While the attack on teachers feels monolithic, there is growing push-back.  Columnist Myra Blackmon, writing for the Athens, Georgia Banner-Herald, celebrates the school teachers who, during an unusual Georgia winter snowstorm, stayed with children and helped them survive a night at school when they could not get home.  “There is no way student test scores can be used to evaluate those teachers.  There is not a metric to measure commitment to children.  Nor is there a way to measure teachers’ long-term impact on lives and families.”  Blackmon quotes sociologist William Julius Wilson: “But the person who scored well on an SAT will not necessarily be the best doctor or the best lawyer or the best businessman.  These tests do not measure character, leadership, creativity, perseverance.”

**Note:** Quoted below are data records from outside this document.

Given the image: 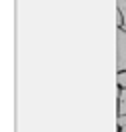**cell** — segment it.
<instances>
[{"mask_svg":"<svg viewBox=\"0 0 126 132\" xmlns=\"http://www.w3.org/2000/svg\"><path fill=\"white\" fill-rule=\"evenodd\" d=\"M120 98V104H118V114H126V90L118 94Z\"/></svg>","mask_w":126,"mask_h":132,"instance_id":"7a4b0ae2","label":"cell"},{"mask_svg":"<svg viewBox=\"0 0 126 132\" xmlns=\"http://www.w3.org/2000/svg\"><path fill=\"white\" fill-rule=\"evenodd\" d=\"M116 66L118 72L126 68V32L120 28L116 32Z\"/></svg>","mask_w":126,"mask_h":132,"instance_id":"6da1fadb","label":"cell"},{"mask_svg":"<svg viewBox=\"0 0 126 132\" xmlns=\"http://www.w3.org/2000/svg\"><path fill=\"white\" fill-rule=\"evenodd\" d=\"M118 126L122 128V132H126V114L124 116H118Z\"/></svg>","mask_w":126,"mask_h":132,"instance_id":"277c9868","label":"cell"},{"mask_svg":"<svg viewBox=\"0 0 126 132\" xmlns=\"http://www.w3.org/2000/svg\"><path fill=\"white\" fill-rule=\"evenodd\" d=\"M118 84H122V86H126V72H118Z\"/></svg>","mask_w":126,"mask_h":132,"instance_id":"5b68a950","label":"cell"},{"mask_svg":"<svg viewBox=\"0 0 126 132\" xmlns=\"http://www.w3.org/2000/svg\"><path fill=\"white\" fill-rule=\"evenodd\" d=\"M118 10L122 12V20L126 24V0H118Z\"/></svg>","mask_w":126,"mask_h":132,"instance_id":"3957f363","label":"cell"}]
</instances>
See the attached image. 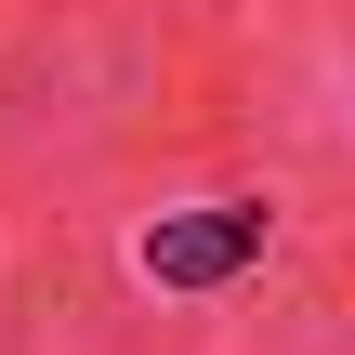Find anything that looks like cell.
I'll return each mask as SVG.
<instances>
[{"label":"cell","mask_w":355,"mask_h":355,"mask_svg":"<svg viewBox=\"0 0 355 355\" xmlns=\"http://www.w3.org/2000/svg\"><path fill=\"white\" fill-rule=\"evenodd\" d=\"M250 237H263V211H224V224H158V237H145V277H171V290H211V277H224Z\"/></svg>","instance_id":"obj_1"}]
</instances>
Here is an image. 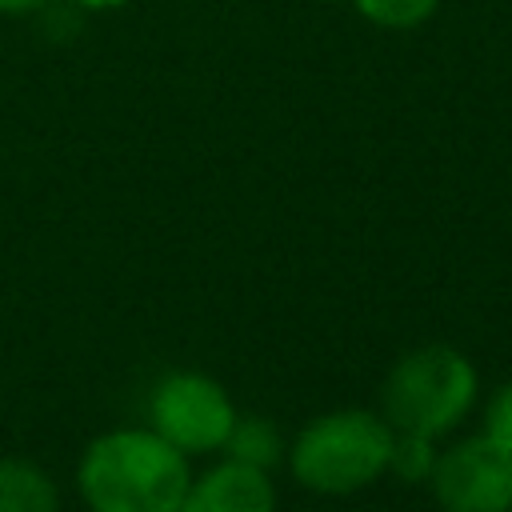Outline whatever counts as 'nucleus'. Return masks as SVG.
Masks as SVG:
<instances>
[{
	"instance_id": "obj_2",
	"label": "nucleus",
	"mask_w": 512,
	"mask_h": 512,
	"mask_svg": "<svg viewBox=\"0 0 512 512\" xmlns=\"http://www.w3.org/2000/svg\"><path fill=\"white\" fill-rule=\"evenodd\" d=\"M392 424L368 412H328L292 444V472L304 488L344 496L372 484L392 460Z\"/></svg>"
},
{
	"instance_id": "obj_3",
	"label": "nucleus",
	"mask_w": 512,
	"mask_h": 512,
	"mask_svg": "<svg viewBox=\"0 0 512 512\" xmlns=\"http://www.w3.org/2000/svg\"><path fill=\"white\" fill-rule=\"evenodd\" d=\"M472 396H476L472 364L448 344H428L408 352L388 372L384 412L396 432L432 440L460 424V416L472 408Z\"/></svg>"
},
{
	"instance_id": "obj_7",
	"label": "nucleus",
	"mask_w": 512,
	"mask_h": 512,
	"mask_svg": "<svg viewBox=\"0 0 512 512\" xmlns=\"http://www.w3.org/2000/svg\"><path fill=\"white\" fill-rule=\"evenodd\" d=\"M0 512H56V484L28 460H0Z\"/></svg>"
},
{
	"instance_id": "obj_10",
	"label": "nucleus",
	"mask_w": 512,
	"mask_h": 512,
	"mask_svg": "<svg viewBox=\"0 0 512 512\" xmlns=\"http://www.w3.org/2000/svg\"><path fill=\"white\" fill-rule=\"evenodd\" d=\"M392 432H396V428H392ZM432 464H436V456H432V440H428V436L396 432L388 468H396L400 480H424V476L432 472Z\"/></svg>"
},
{
	"instance_id": "obj_1",
	"label": "nucleus",
	"mask_w": 512,
	"mask_h": 512,
	"mask_svg": "<svg viewBox=\"0 0 512 512\" xmlns=\"http://www.w3.org/2000/svg\"><path fill=\"white\" fill-rule=\"evenodd\" d=\"M188 484L184 452L144 428L108 432L80 460V492L92 512H176Z\"/></svg>"
},
{
	"instance_id": "obj_11",
	"label": "nucleus",
	"mask_w": 512,
	"mask_h": 512,
	"mask_svg": "<svg viewBox=\"0 0 512 512\" xmlns=\"http://www.w3.org/2000/svg\"><path fill=\"white\" fill-rule=\"evenodd\" d=\"M480 436H488L496 448L512 452V384L500 388V392L492 396L488 416H484V432H480Z\"/></svg>"
},
{
	"instance_id": "obj_6",
	"label": "nucleus",
	"mask_w": 512,
	"mask_h": 512,
	"mask_svg": "<svg viewBox=\"0 0 512 512\" xmlns=\"http://www.w3.org/2000/svg\"><path fill=\"white\" fill-rule=\"evenodd\" d=\"M276 496L264 476V468L228 460L212 468L204 480L188 484L184 504L176 512H272Z\"/></svg>"
},
{
	"instance_id": "obj_4",
	"label": "nucleus",
	"mask_w": 512,
	"mask_h": 512,
	"mask_svg": "<svg viewBox=\"0 0 512 512\" xmlns=\"http://www.w3.org/2000/svg\"><path fill=\"white\" fill-rule=\"evenodd\" d=\"M152 432L164 436L180 452H212L224 448L236 412L224 388L200 372H172L156 384L152 400Z\"/></svg>"
},
{
	"instance_id": "obj_5",
	"label": "nucleus",
	"mask_w": 512,
	"mask_h": 512,
	"mask_svg": "<svg viewBox=\"0 0 512 512\" xmlns=\"http://www.w3.org/2000/svg\"><path fill=\"white\" fill-rule=\"evenodd\" d=\"M436 500L448 512H508L512 508V452L488 436L452 444L432 464Z\"/></svg>"
},
{
	"instance_id": "obj_9",
	"label": "nucleus",
	"mask_w": 512,
	"mask_h": 512,
	"mask_svg": "<svg viewBox=\"0 0 512 512\" xmlns=\"http://www.w3.org/2000/svg\"><path fill=\"white\" fill-rule=\"evenodd\" d=\"M360 16H368L380 28H416L424 24L440 0H352Z\"/></svg>"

And in one of the best books written about public education in 2013, Improbable Scholars, David Kirp, professor of public policy at the University of California at Berkley, celebrates the qualities that cannot be measured in a group of great teachers, this time in Union City, New Jersey, a formerly struggling school district that was transformed as its teachers came together to improve the coordination of curriculum and teaching from grade to grade.  Kirp profiles one elementary school’s third grade teaching team: “It’s unlikely that these teachers would have been accepted by Teach for America.  They all grew up within a half hour’s drive from Union City and never moved away…  Only a higher education expert or someone who hails from northern New Jersey would have heard of the commuter schools—William Paterson, Jersey City, Stockton State, and the like—that they attended.  Their GPAs weren’t necessarily stellar, and while some of them are more naturally gifted teachers than others, they all had a hard time at the start of their teaching careers. The best explanation for their effectiveness is what they have learned—and keep learning—from their colleagues. Experience matters, of course, but these teachers improve, the passable ones becoming solid practitioners….  These professionals know and trust one another, for they can draw on their history of working together, and that eases the path to collaboration.” (Improbable Scholars, pp. 61-62)

U.S. Secretary of Education Arne Duncan is well known for saying, “We measure what we treasure.”  I wonder about that.  As my husband walked around his former third grade classroom and told me about his favorite teacher, Miss Gallagher, he wasn’t thinking about an experience he has any way of quantifying all these years later.